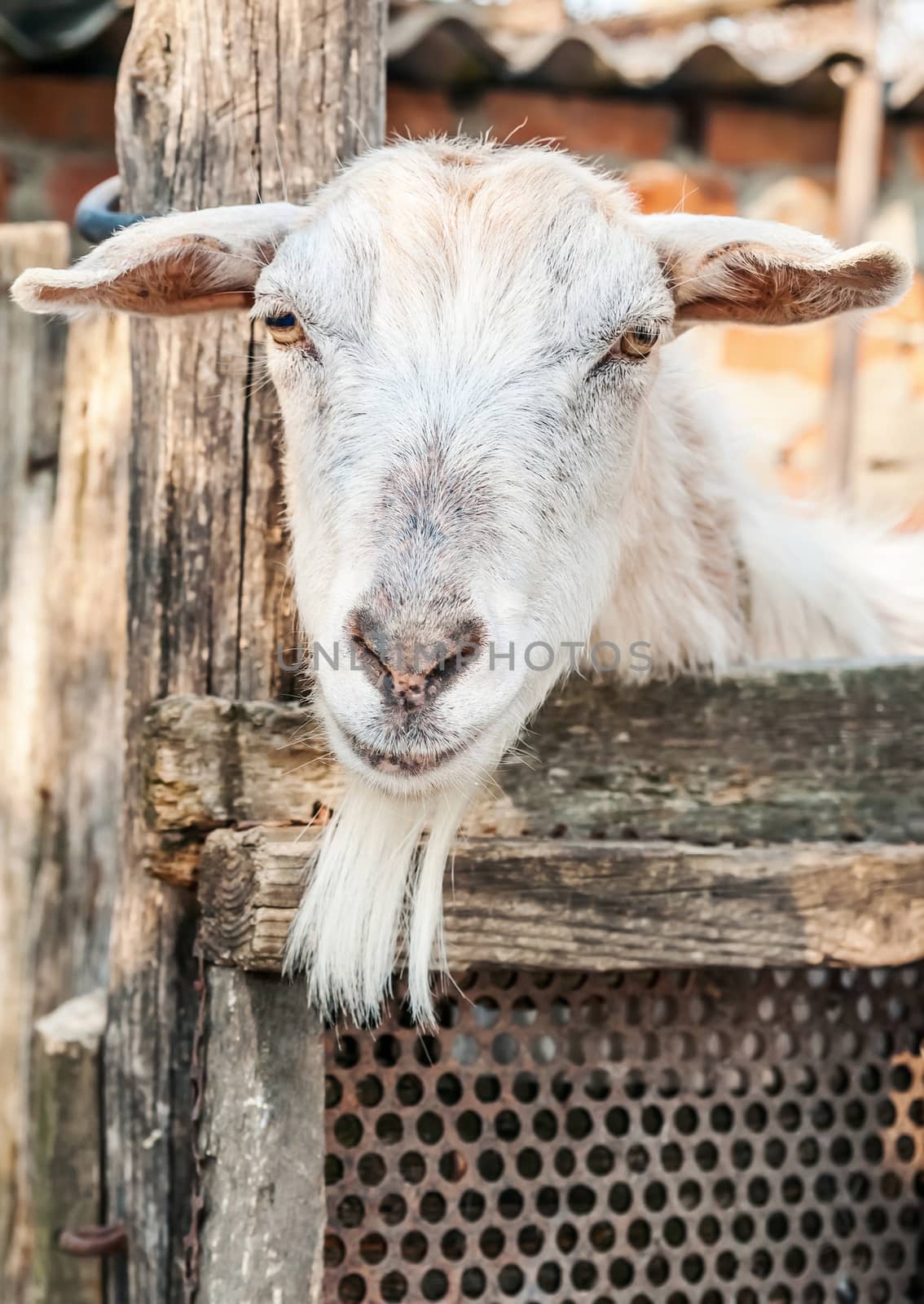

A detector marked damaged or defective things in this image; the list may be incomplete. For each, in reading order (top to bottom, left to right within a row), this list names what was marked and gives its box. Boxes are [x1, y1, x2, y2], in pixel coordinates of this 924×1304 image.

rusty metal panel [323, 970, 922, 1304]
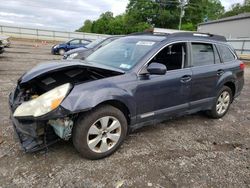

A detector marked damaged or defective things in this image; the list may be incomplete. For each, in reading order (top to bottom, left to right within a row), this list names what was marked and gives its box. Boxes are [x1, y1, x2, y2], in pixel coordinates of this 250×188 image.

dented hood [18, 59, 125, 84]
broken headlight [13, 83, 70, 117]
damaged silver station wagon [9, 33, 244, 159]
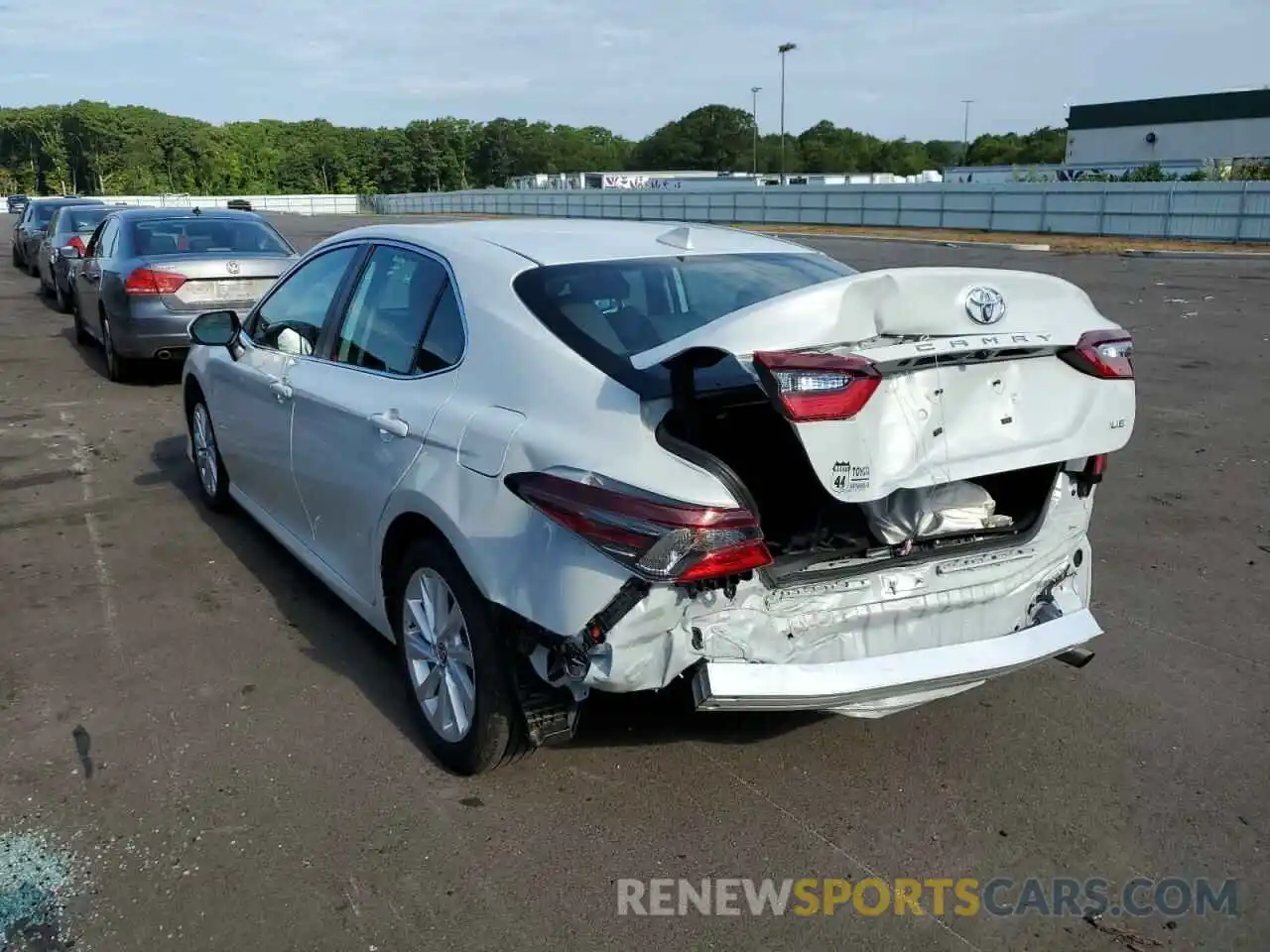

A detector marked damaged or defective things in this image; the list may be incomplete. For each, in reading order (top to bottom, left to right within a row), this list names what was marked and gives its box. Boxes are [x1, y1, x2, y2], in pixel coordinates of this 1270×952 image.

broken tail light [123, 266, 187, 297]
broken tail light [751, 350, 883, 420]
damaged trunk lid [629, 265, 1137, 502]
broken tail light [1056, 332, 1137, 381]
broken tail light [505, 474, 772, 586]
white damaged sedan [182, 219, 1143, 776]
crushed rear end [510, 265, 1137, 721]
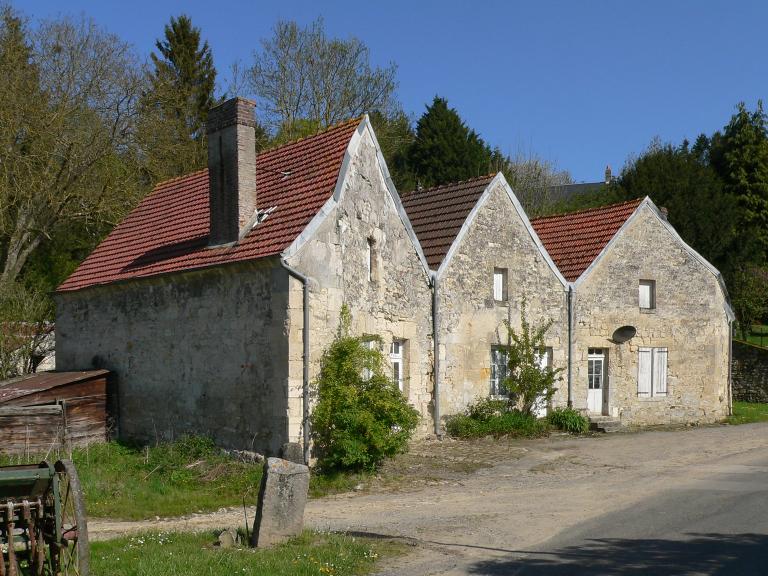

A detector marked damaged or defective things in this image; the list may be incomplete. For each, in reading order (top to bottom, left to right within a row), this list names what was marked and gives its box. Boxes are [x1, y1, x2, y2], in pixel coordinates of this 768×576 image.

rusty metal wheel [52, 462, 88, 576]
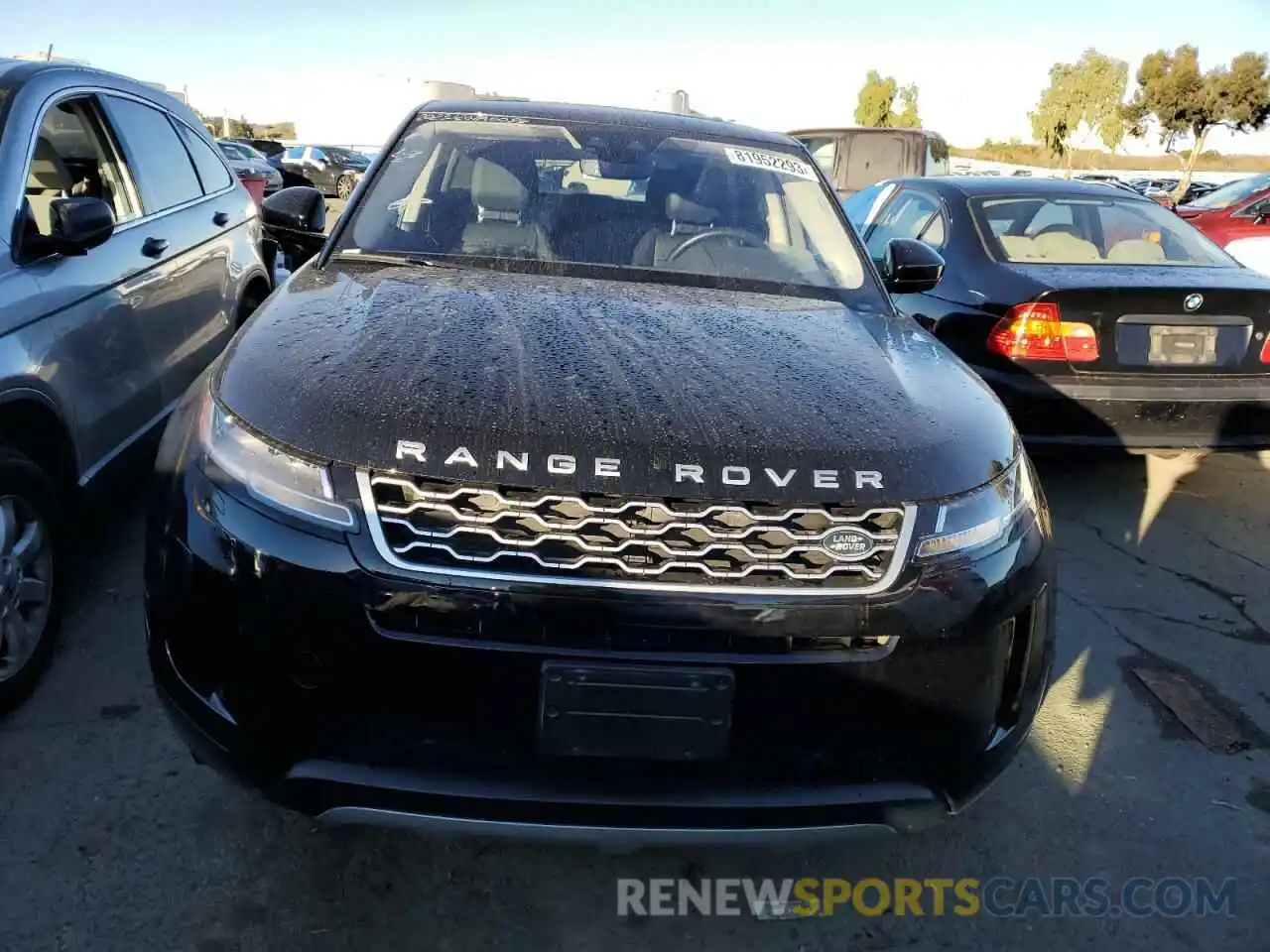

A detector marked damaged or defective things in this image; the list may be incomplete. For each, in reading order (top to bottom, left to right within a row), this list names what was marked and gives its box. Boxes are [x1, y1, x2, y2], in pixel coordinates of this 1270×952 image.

* * *

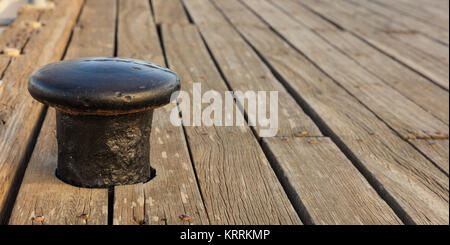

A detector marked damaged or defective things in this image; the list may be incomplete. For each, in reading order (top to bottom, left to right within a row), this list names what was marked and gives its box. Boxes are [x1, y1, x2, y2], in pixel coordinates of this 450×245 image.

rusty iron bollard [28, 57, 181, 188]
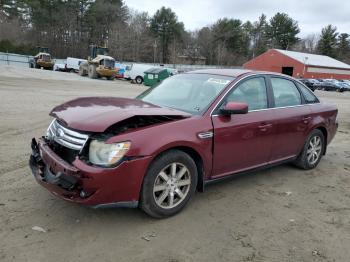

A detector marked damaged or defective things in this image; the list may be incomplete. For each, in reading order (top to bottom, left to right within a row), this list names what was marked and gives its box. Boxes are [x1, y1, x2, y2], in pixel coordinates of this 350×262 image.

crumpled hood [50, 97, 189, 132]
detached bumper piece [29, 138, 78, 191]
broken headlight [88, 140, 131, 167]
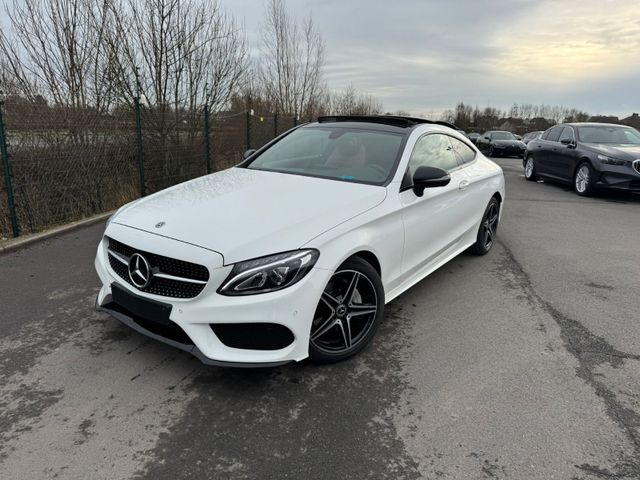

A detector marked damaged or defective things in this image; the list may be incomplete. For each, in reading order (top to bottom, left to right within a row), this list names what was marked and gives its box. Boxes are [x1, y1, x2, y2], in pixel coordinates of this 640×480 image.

Aim of the task: Rewrite the records starting at the line containing "this 924×1304 image." and ending at the line containing "damaged silver station", replacing "detector" with "classifier" and leaving everything else as it is. Omit the pictures.

Task answer:
A classifier marked damaged or defective things in this image; the list may be incomplete. For each, in reading order (top to bottom, left to right within a row), this list names what was marked and gives its box. Boxes are [x1, y1, x2, y2], in pixel coordinates of this 924×1304 image.

rusty metal panel [323, 970, 922, 1304]

A classifier marked damaged or defective things in this image; the list may be incomplete. For each, in reading order (top to bottom, left to right within a row), this list names what was marked and gives its box. Boxes are [x1, y1, x2, y2], in pixel coordinates of this 250×188 image.

dented hood [18, 59, 125, 84]
broken headlight [13, 83, 70, 117]
damaged silver station wagon [9, 33, 244, 159]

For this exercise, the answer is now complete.